When I’m not busy clarifying the problem and solving it, I’m busy looking for efficiencies. Nothing drives me nuttier than wasted efforts. Some people like the status quo, but others love the results when I take a 5 step process and narrow it down to 2.

Is my inner-nerd showing yet? How about responsibility, my pet virtue. I will always do what is needed. Perhaps this is why my parents made me their executor, my sister gave me her medical power of attorney, friends call me when crisis strikes, and in ten years my kids never once got forgotten at school. (As an aside, it amazes me how many kids get “forgotten” at least once!)

None of these things look beautiful to me. Oh how I’d like to claim physical beauty, charitable works, a giving nature. Instead I get logical, rational and responsible. Practical, yes. Beautiful , no. And yet they are the things that make me different, and therefore beautiful in my own way.

Reverb 10 - Community

Prompt: Community. Where have you discovered community, online or otherwise, in 2010? What community would you like to join, create or more deeply connect with in 2011?

I live in a suburb with a population of 200 thousand. The greater metro area has two million. I therefore find it rather amazing that I often find myself feeling like I live in a small town. I know a lot of people through church, my kids’ schools and sports teams, my book group, and my job. Each of these groups provides me with a sense of community. But the surprising place that I feel a part of a small town in my local Target SuperCenter.

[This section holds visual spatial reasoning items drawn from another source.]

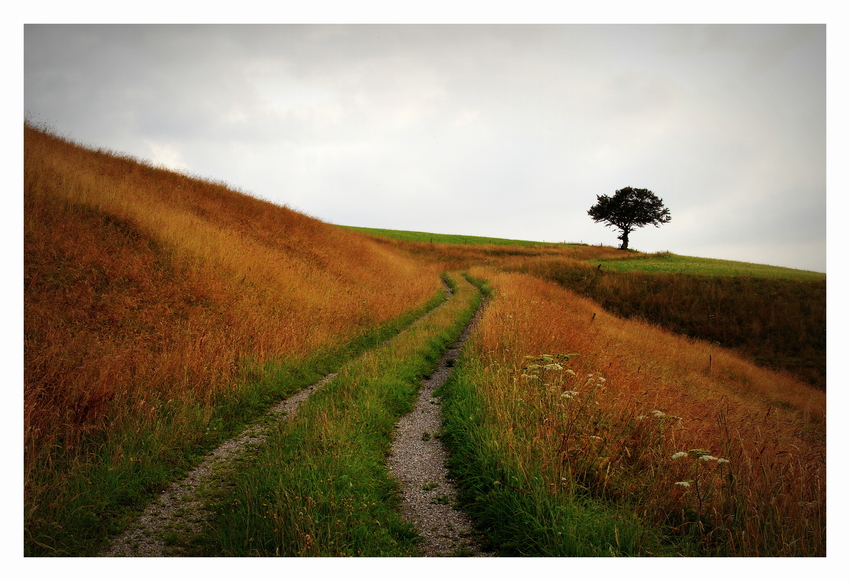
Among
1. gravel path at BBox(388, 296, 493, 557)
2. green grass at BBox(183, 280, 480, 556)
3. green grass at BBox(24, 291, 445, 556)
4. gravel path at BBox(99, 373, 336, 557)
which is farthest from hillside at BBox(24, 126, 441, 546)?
gravel path at BBox(388, 296, 493, 557)

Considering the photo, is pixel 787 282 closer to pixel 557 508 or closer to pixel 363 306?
pixel 363 306

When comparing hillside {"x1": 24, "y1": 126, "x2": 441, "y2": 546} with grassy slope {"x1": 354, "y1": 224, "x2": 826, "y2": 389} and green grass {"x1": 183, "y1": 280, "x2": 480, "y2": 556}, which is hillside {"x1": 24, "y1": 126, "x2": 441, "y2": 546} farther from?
grassy slope {"x1": 354, "y1": 224, "x2": 826, "y2": 389}

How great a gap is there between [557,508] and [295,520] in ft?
7.99

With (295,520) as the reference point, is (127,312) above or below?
above

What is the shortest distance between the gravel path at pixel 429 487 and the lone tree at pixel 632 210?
5573 cm

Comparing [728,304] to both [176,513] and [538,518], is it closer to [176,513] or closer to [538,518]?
[538,518]

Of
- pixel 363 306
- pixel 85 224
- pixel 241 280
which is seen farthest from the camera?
pixel 363 306

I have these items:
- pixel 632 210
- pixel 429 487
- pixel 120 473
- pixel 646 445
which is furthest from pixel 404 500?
pixel 632 210

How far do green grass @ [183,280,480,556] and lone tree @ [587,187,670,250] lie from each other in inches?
2219

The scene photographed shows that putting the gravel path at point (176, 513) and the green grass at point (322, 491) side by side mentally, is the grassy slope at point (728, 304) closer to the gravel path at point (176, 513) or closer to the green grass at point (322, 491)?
the green grass at point (322, 491)

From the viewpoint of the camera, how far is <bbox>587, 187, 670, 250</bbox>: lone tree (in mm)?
52969

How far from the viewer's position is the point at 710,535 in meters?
3.37

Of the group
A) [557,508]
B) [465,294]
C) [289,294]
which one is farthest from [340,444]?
[465,294]
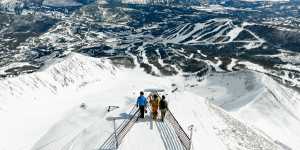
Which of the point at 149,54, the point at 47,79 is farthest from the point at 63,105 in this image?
the point at 149,54

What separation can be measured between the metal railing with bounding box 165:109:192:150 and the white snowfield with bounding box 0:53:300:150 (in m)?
0.64

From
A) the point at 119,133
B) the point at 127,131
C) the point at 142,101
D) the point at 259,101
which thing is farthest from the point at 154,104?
the point at 259,101

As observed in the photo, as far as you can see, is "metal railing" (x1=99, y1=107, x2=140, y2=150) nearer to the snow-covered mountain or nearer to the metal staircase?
the metal staircase

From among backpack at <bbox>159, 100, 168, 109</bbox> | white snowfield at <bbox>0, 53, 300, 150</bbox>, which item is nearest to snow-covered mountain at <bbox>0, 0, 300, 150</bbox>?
white snowfield at <bbox>0, 53, 300, 150</bbox>

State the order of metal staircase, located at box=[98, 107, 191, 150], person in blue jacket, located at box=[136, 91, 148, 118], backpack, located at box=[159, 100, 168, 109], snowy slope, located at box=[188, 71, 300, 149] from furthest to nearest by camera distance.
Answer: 1. snowy slope, located at box=[188, 71, 300, 149]
2. backpack, located at box=[159, 100, 168, 109]
3. person in blue jacket, located at box=[136, 91, 148, 118]
4. metal staircase, located at box=[98, 107, 191, 150]

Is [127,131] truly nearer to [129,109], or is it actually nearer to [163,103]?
[163,103]

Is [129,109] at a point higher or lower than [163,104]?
lower

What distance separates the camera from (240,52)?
641 feet

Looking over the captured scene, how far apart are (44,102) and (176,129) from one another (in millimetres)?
Answer: 55788

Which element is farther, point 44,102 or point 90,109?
point 44,102

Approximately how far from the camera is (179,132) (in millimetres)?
35312

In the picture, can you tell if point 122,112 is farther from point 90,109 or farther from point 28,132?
point 28,132

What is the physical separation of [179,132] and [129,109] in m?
8.73

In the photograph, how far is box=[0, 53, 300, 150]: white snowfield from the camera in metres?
35.9
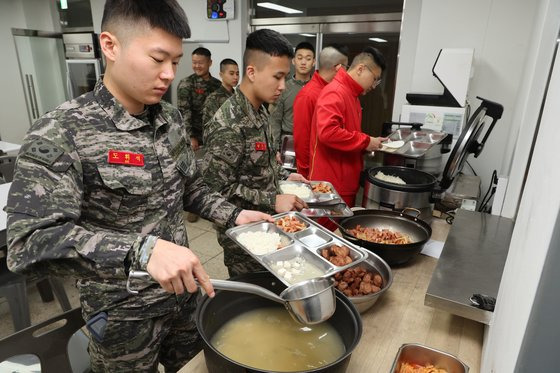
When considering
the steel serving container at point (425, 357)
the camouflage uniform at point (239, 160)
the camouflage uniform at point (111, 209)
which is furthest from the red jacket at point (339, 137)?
the steel serving container at point (425, 357)

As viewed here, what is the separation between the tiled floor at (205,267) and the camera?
2.40 metres

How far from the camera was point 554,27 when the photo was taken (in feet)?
4.18

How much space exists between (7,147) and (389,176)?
11.8 ft

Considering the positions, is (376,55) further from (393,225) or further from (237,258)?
Answer: (237,258)

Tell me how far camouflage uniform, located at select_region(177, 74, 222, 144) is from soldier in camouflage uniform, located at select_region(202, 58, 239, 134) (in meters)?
0.28

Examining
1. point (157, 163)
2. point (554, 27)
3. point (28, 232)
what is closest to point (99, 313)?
point (28, 232)

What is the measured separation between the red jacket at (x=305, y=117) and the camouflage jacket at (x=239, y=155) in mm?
1171

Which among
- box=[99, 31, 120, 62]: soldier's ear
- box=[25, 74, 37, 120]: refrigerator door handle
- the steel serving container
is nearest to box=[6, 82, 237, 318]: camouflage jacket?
box=[99, 31, 120, 62]: soldier's ear

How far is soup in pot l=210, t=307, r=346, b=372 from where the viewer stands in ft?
2.90

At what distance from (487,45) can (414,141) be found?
139 cm

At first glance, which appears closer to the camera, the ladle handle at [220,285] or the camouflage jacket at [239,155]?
the ladle handle at [220,285]

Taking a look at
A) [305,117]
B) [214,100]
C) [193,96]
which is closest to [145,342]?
[305,117]

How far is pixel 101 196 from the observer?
997mm

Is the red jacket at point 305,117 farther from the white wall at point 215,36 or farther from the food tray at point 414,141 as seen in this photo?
the white wall at point 215,36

Who doesn’t love Target? It’s just a mile from my house and I often find myself there a couple of times a week, darting in for an item to finish making dinner, a desperately needed school supply, or a prescription.

When I visit Target it is almost guaranteed that I’ll run into somebody I know. I’ve even run into people who live 20 or 30 minutes away. Drop by there at three thirty on any given afternoon you’ll have no idea our country has been in a recession. I’ve given up on running down there without makeup or in grungy clothes. I hate the feeling of running into one of the “together” women from my neighborhood in their current fashion clothes and their perfect hair-dos when I look like I just crawled out of the gutter.

I hear that men’s rooms have a strict eye-avoidance policy. The same hold true at Target, no eyeing each other’s junk ..only in our case, it’s in our shopping carts. It’s really impossible not to glance in as you stand in aisle three talking about last night’s swim meet. Do I have too much junk food? Is he making tacos tonight? Is she buying laxatives? Worse of all, don’t get caught buying new underwear when you run into the hunky sports coach!

We’re guilty of blocking the aisles with our carts as we discuss the latest rumors from the school, the next sporting event, or “where have you been hiding yourself?” We hear the three minute summary of what’s been going on in each other’s lives since we last had occasion to sit and chat. Vacations, remodels and new jobs get trotted out to be shown off, then you touch on how big the their kids have gotten and is Johnny driving yet? Then suddenly you realize you’re blocking the shopping traffic and you’re going to be late for carpool.

Next comes the awkward break-up. After catching up, you each have to go your own way. And yet you continue run in to each other as you weave through the dry-goods. Do you say “hi” again? Grin and giggle? Avert your eyes? What happens if you end up in adjacent check-out lines and your “junk” is now on display?

For all the introverted drawbacks, the whole thing makes you feel like you live in a small community and I love it.